MATERIAL TO PROCESS:
╔══

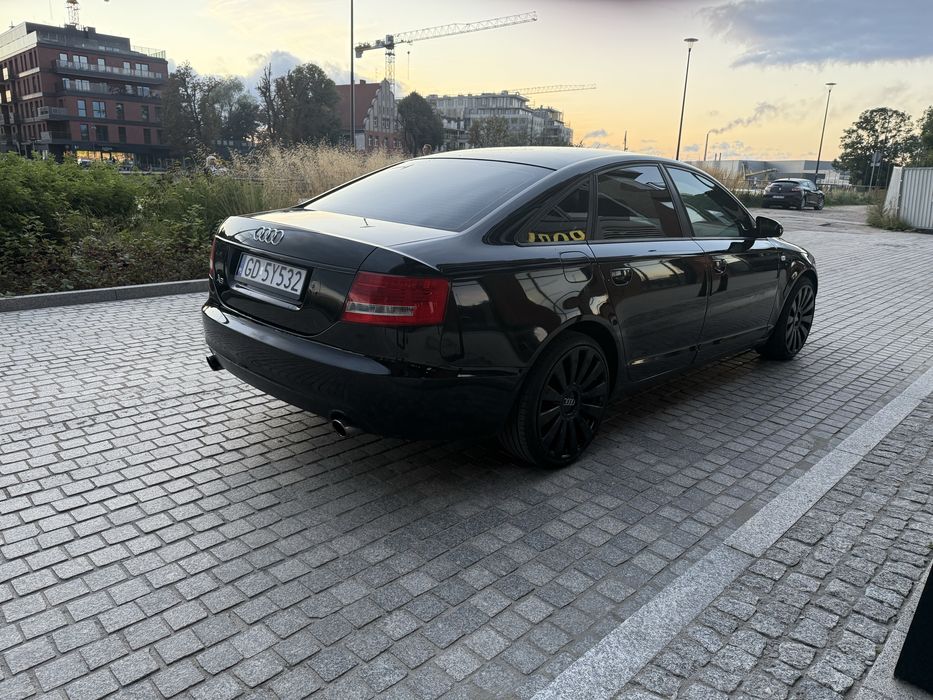 Audi A6 C6  silnik MPI z LPG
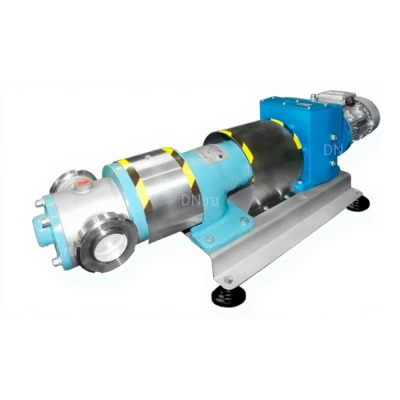 Насос шиберный Россия АНШ2/5-Ч поверхностный, корпус - чугун, мощность - 2.2кВт, производительность - 33л/мин, 380В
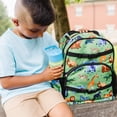 thumbnail image 2 of Wildkin Kids 14 oz Steel Bottle (Wild Animals), 2 of 6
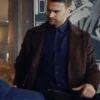 Theo James The Gentlemen 2024 Eddie Horniman Brown Coat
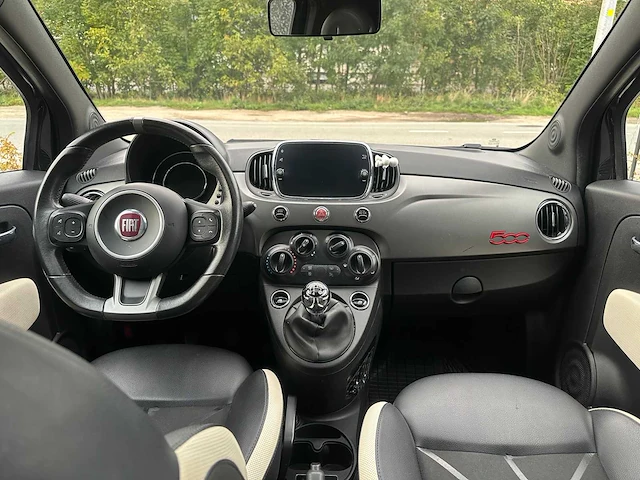 2017 - fiat 500 sport - afbeelding 14 van  14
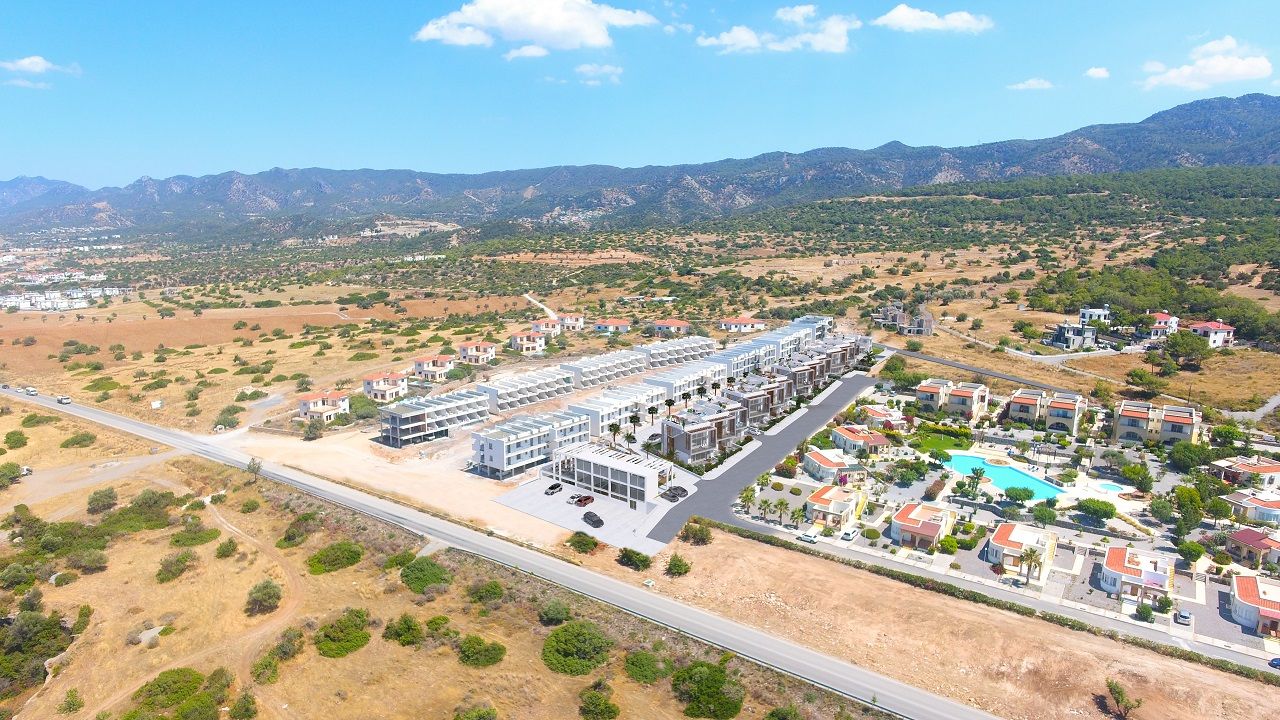 3-комнатные апартаменты 90 м² с садом в новом комплексе в Эсентепе — фото 33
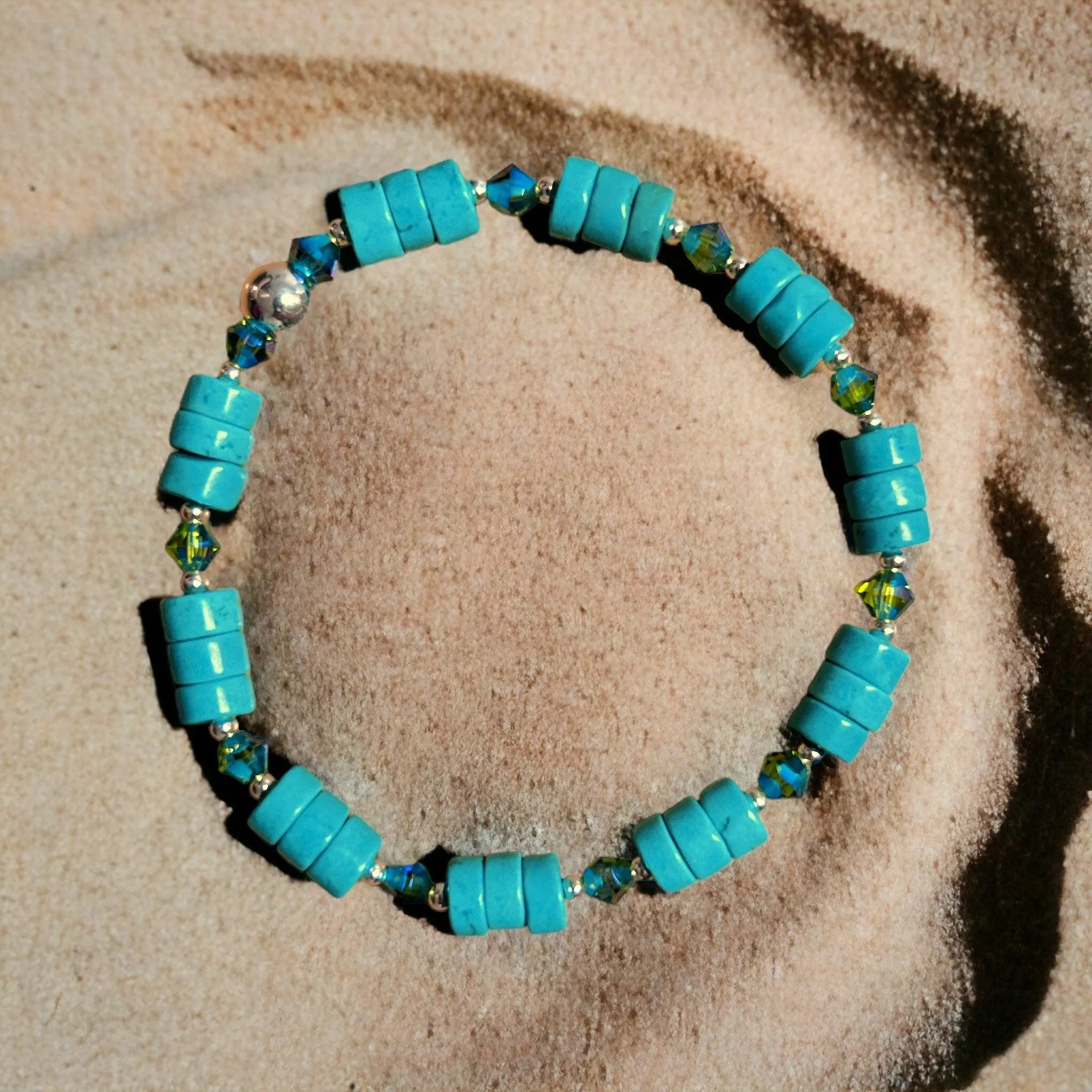 Bracelet Kit - Gems of the Sea Stackable Bracelet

╚══

Exactly repeat the data above; the pictures do not belong in your copy.

 Audi A6 C6  silnik MPI z LPG
 Насос шиберный Россия АНШ2/5-Ч поверхностный, корпус - чугун, мощность - 2.2кВт, производительность - 33л/мин, 380В
 thumbnail image 2 of Wildkin Kids 14 oz Steel Bottle (Wild Animals), 2 of 6
 Theo James The Gentlemen 2024 Eddie Horniman Brown Coat
 2017 - fiat 500 sport - afbeelding 14 van  14
 3-комнатные апартаменты 90 м² с садом в новом комплексе в Эсентепе — фото 33
 Bracelet Kit - Gems of the Sea Stackable Bracelet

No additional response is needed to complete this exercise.